Сейчас все протоколы допросов опубликованы, но читать их весьма тяжело. Мы знаем, какие пытки применялись к подследственным во второй половине 1930-х годов, знаем также, что процесс введения в следствие «специальных методов» вовсю пошел после убийства Кирова. Но в конце 1931-го — начале 1932 года подследственных еще не били, не применяли «стойки», не лишали сутками сна и даже не заставляли спать по очереди в битком набитой камере. Впоследствии Хармс неоднократно шокировал своих знакомых, называя время, проведенное в тюрьме, «прекрасным» и «замечательным» и заявляя, что предпочитает ДПЗ городу Курску, куда он в скором времени попал в ссылку. Разумеется, имелся в виду некий парадокс, о котором он напишет в дневнике в декабре 1936 года: «Я был наиболее счастлив, когда у меня отняли перо и бумагу и запретили что-либо делать. У меня не было тревоги, что я не делаю чего-то по своей вине. Совесть была спокойна, и я был счастлив. Это было, когда я сидел в тюрьме. Но если бы меня спросили, не хочу ли я опять туда или в положение, подобное тюрьме, я сказал бы: нет, НЕ ХОЧУ». Но сама возможность подобного парадокса, конечно, косвенно доказывает относительно сносный характер существования арестованных в ДПЗ во время предварительного следствия в декабре 1931-го — январе 1932 года — по сравнению с тем, что творилось уже четырьмя-пятью годами позже.

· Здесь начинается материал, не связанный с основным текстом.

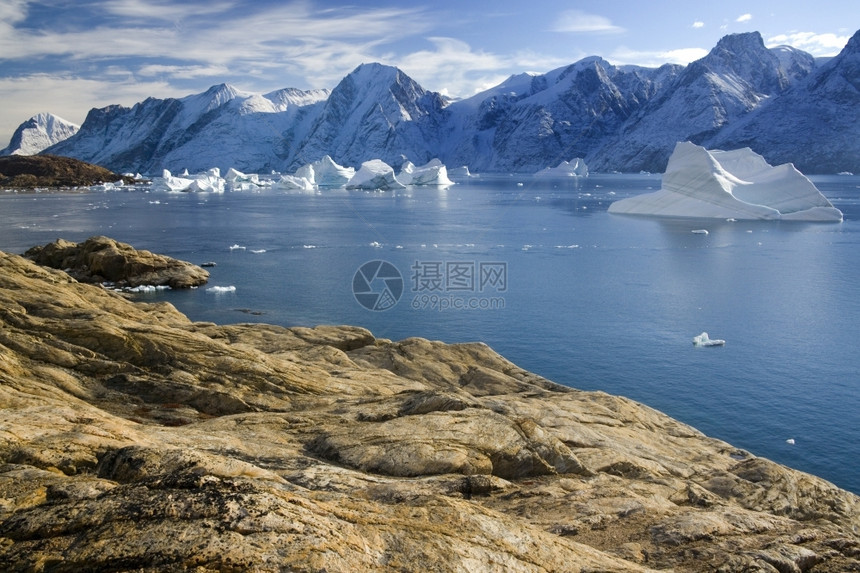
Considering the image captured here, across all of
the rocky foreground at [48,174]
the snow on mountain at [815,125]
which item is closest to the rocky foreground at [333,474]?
the rocky foreground at [48,174]

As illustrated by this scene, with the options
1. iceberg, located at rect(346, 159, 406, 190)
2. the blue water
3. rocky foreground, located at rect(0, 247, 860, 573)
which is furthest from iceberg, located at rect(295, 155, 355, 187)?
rocky foreground, located at rect(0, 247, 860, 573)

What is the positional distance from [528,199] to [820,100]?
117228 millimetres

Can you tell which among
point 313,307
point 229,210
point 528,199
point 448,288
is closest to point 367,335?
point 313,307

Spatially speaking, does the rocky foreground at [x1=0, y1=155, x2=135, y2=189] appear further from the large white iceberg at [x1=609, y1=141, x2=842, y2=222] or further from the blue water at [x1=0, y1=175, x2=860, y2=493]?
the large white iceberg at [x1=609, y1=141, x2=842, y2=222]

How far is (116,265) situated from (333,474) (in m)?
30.3

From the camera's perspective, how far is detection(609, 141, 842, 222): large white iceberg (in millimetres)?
60375

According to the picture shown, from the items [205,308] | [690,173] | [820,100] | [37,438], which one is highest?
[820,100]

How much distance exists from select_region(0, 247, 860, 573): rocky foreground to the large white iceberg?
5323cm

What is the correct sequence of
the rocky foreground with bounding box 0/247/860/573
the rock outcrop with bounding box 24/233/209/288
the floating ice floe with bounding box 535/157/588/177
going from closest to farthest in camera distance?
the rocky foreground with bounding box 0/247/860/573, the rock outcrop with bounding box 24/233/209/288, the floating ice floe with bounding box 535/157/588/177

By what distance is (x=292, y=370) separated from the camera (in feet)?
39.3

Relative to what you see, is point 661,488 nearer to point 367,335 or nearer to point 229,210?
point 367,335

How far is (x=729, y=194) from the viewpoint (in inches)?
2394

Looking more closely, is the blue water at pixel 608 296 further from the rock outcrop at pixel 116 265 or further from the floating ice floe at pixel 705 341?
the rock outcrop at pixel 116 265

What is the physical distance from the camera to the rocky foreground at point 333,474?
424cm
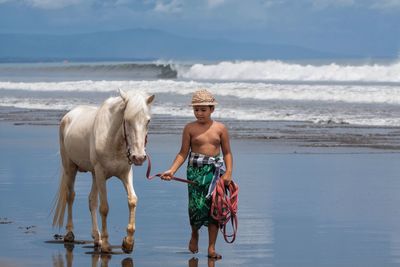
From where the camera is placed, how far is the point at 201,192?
29.6 feet

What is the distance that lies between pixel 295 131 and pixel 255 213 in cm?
1200

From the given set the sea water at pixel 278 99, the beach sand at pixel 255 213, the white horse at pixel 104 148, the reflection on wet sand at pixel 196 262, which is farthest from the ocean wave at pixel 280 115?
the reflection on wet sand at pixel 196 262

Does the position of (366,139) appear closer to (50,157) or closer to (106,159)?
(50,157)

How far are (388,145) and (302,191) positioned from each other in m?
6.77

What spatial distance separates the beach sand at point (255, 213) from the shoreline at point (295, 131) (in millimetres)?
2052

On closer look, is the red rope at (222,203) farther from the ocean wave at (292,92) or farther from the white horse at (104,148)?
the ocean wave at (292,92)

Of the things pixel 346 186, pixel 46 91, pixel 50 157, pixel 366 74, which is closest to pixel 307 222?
pixel 346 186

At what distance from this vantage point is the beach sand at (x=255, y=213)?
9.02 meters

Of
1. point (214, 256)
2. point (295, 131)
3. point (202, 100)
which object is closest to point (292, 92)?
point (295, 131)

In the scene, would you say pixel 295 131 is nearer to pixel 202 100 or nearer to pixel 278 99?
pixel 202 100

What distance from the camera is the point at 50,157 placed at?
1714cm

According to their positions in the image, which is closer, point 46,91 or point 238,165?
point 238,165

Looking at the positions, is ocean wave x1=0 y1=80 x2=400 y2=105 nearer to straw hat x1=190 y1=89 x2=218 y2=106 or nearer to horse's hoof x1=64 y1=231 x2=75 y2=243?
horse's hoof x1=64 y1=231 x2=75 y2=243

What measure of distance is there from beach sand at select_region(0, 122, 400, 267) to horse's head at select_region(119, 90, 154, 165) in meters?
0.86
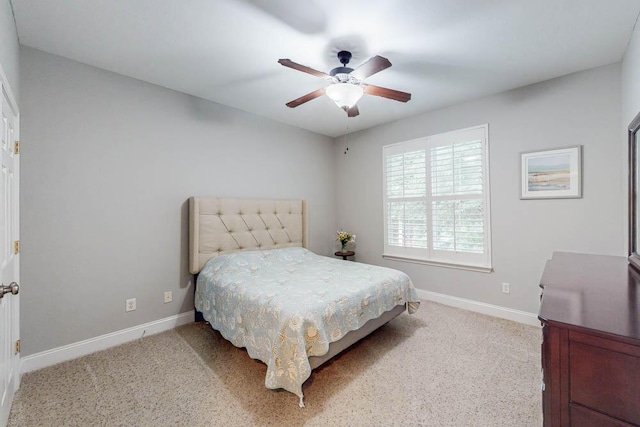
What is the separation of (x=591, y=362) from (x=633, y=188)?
178 cm

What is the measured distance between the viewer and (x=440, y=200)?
3.55 metres

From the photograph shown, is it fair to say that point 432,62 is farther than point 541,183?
No

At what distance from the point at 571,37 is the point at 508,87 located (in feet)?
2.82

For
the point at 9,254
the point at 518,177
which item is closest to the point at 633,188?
the point at 518,177

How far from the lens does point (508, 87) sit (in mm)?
2949

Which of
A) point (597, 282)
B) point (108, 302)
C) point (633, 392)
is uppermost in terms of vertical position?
point (597, 282)

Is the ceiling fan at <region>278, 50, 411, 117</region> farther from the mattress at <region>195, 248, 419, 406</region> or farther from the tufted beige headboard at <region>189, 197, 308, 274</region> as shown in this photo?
the tufted beige headboard at <region>189, 197, 308, 274</region>

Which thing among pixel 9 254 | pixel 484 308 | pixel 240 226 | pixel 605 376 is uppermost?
pixel 240 226

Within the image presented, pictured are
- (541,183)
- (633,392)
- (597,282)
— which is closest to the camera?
(633,392)

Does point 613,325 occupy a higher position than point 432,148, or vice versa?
point 432,148

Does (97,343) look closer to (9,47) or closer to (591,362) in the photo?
(9,47)

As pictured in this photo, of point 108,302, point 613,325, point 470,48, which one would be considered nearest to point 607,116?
point 470,48

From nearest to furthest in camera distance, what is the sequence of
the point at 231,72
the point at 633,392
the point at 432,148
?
the point at 633,392, the point at 231,72, the point at 432,148

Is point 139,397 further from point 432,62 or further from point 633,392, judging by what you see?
point 432,62
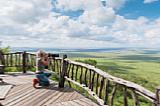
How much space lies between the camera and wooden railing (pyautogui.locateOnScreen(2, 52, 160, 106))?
16.9 ft

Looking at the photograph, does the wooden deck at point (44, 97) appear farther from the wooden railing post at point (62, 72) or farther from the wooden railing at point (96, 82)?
the wooden railing at point (96, 82)

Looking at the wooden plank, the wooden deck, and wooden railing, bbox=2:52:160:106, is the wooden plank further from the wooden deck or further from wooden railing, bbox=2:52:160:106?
wooden railing, bbox=2:52:160:106

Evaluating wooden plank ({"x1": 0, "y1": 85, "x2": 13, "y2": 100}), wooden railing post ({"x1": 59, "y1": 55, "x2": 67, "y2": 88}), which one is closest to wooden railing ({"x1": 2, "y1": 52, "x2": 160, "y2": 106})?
wooden railing post ({"x1": 59, "y1": 55, "x2": 67, "y2": 88})

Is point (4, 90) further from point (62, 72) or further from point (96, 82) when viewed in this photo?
point (96, 82)

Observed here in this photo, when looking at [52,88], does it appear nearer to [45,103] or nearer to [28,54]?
[45,103]

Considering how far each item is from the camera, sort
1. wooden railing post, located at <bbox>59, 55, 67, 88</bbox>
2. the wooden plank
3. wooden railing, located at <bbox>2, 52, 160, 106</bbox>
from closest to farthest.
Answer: wooden railing, located at <bbox>2, 52, 160, 106</bbox>
the wooden plank
wooden railing post, located at <bbox>59, 55, 67, 88</bbox>

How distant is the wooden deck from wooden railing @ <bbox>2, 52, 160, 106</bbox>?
40 cm

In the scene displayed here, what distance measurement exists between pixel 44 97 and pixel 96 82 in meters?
1.92

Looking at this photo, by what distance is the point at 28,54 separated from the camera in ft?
46.6

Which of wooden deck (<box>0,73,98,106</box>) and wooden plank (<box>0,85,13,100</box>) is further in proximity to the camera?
A: wooden plank (<box>0,85,13,100</box>)

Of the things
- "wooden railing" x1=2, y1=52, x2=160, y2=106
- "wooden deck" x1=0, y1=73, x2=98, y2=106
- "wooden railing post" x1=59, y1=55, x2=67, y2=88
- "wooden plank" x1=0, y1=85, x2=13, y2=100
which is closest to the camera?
"wooden railing" x1=2, y1=52, x2=160, y2=106

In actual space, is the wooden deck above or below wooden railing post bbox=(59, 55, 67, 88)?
below

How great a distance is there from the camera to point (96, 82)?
24.7 feet

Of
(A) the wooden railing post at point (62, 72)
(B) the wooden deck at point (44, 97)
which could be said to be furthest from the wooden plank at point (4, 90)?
(A) the wooden railing post at point (62, 72)
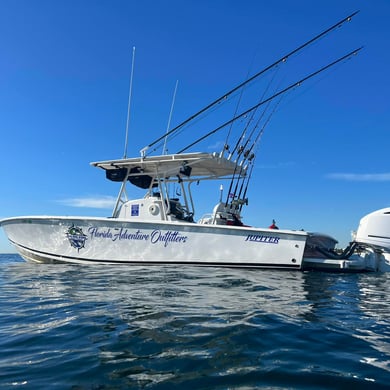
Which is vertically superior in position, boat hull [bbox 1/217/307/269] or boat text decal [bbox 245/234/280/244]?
boat text decal [bbox 245/234/280/244]

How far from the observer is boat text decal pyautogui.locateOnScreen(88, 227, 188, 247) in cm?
Result: 1005

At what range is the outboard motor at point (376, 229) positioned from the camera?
30.1 ft

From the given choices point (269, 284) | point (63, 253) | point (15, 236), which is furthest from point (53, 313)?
point (15, 236)

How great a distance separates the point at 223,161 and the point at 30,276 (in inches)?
235

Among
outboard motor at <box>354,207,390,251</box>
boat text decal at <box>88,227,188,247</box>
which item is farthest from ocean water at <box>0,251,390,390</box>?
boat text decal at <box>88,227,188,247</box>

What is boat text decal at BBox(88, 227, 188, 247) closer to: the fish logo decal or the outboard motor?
the fish logo decal

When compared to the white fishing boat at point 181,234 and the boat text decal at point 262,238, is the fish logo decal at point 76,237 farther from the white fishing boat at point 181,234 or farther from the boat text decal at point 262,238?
the boat text decal at point 262,238

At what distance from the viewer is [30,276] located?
28.0 ft

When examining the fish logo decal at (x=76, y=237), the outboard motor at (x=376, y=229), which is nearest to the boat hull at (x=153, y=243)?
the fish logo decal at (x=76, y=237)

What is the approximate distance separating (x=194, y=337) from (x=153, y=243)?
22.7ft

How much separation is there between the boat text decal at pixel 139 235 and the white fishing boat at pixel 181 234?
1.0 inches

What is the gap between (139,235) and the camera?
10.4m

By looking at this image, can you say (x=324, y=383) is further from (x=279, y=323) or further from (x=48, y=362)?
(x=48, y=362)

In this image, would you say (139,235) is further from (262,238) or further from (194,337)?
(194,337)
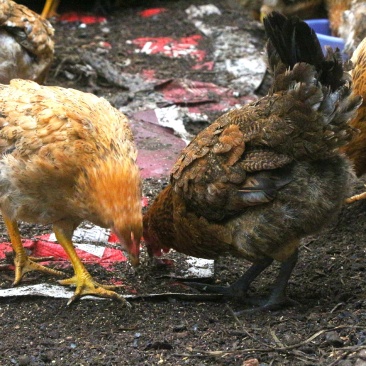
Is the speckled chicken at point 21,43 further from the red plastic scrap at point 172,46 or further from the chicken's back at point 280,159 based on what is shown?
the chicken's back at point 280,159

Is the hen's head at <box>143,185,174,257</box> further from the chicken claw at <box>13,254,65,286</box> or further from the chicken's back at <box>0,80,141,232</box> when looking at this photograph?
the chicken claw at <box>13,254,65,286</box>

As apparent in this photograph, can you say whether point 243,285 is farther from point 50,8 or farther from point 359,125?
point 50,8

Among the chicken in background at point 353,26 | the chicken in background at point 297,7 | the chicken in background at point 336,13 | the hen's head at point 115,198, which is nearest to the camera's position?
the hen's head at point 115,198

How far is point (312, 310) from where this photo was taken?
155 inches

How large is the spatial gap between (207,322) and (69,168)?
3.61ft

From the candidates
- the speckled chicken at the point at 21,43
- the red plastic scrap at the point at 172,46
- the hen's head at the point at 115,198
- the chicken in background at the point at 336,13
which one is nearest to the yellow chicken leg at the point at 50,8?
the red plastic scrap at the point at 172,46

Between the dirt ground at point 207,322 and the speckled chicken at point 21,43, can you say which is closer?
the dirt ground at point 207,322

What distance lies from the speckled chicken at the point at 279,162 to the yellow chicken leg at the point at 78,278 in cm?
65

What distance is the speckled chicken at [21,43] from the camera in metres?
6.18

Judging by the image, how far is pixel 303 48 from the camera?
3727mm

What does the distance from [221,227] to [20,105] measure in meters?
1.32

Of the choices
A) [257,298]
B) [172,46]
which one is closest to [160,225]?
[257,298]

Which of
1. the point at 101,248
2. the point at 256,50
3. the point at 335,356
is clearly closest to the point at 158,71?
the point at 256,50

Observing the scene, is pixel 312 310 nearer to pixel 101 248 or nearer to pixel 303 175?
pixel 303 175
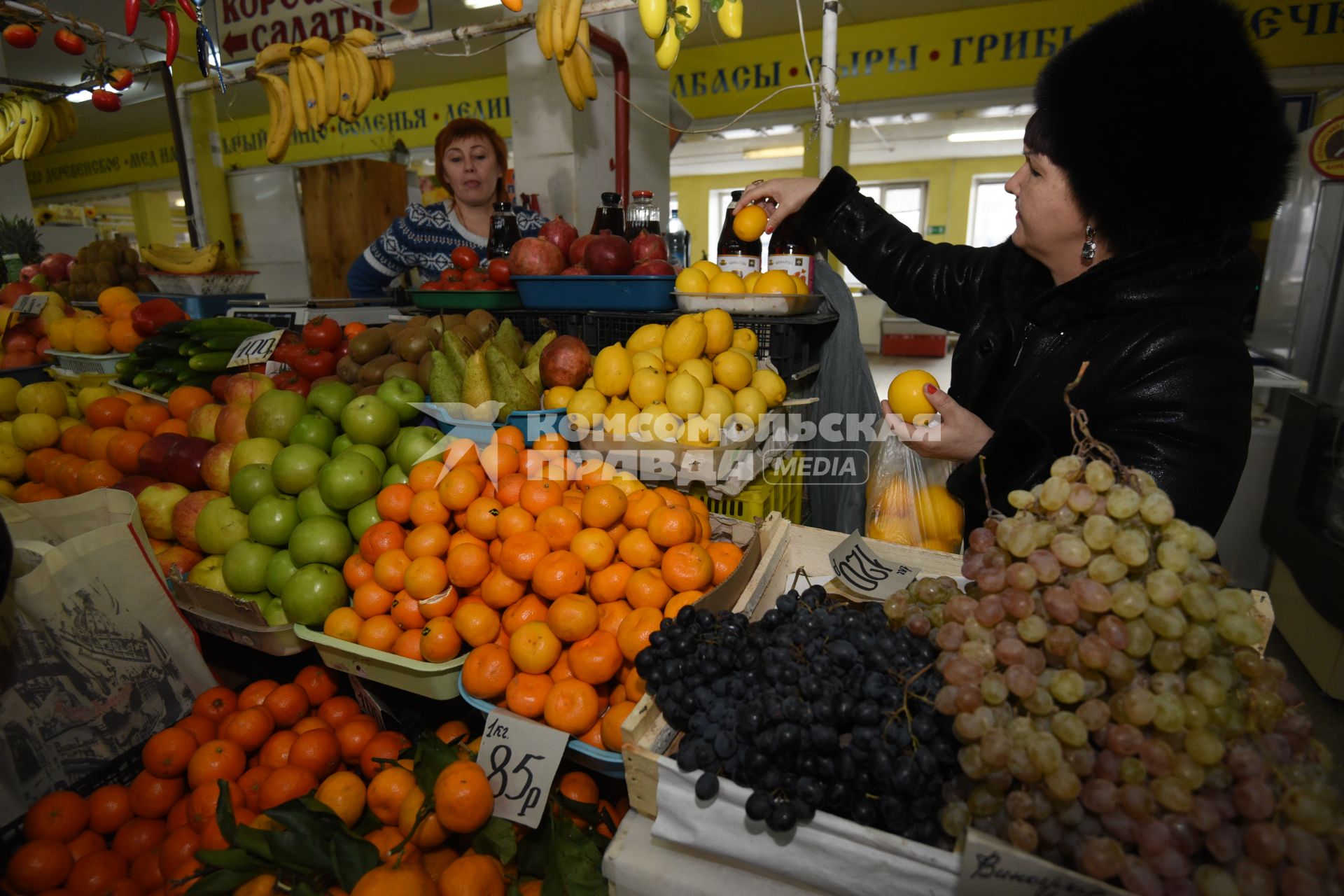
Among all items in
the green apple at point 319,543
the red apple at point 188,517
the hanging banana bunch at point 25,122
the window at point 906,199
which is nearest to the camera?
the green apple at point 319,543

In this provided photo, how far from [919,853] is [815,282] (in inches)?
68.5

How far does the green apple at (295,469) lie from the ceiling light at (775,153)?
11342mm

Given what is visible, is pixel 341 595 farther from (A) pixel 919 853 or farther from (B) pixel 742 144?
(B) pixel 742 144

В связи с этим следует задаться вопросом — что же заставляло допрашиваемых в отсутствие пыток так откровенно оговаривать и себя, и своих знакомых? Посмотрим на допросы Хармса. Он был допрошен 11 декабря — на следующий день после ареста и первым среди всех арестованных. Сначала ему были заданы обычные вопросы анкетного характера: фамилия, имя, отчество, возраст, происхождение, род занятий, семейное положение и т. п. На вопрос об имущественном положении до и после революции Хармс ответил кратко: «неимущий», заявил, что никакой общественной работы не ведет, а свое образование охарактеризовал как «среднее и незаконченное высшее», очевидно, имея в виду неоконченный техникум. «По существу дела» Хармс на первом допросе показал следующее (текст записан рукой следователя):
«Я работаю в области литературы. Я человек политически не мыслящий, но по вопросу близкому мне, вопросу о литературе, заявляю, что я не согласен с политикой Советской власти в области литературы и ‹нрзб› желаю, в противовес существующим на сей счет правительственным мероприятиям, свободы печати, как для своего творчества, так и для литературного творчества близких мне по духу литераторов, составляющих вместе со мной единую литературную группу».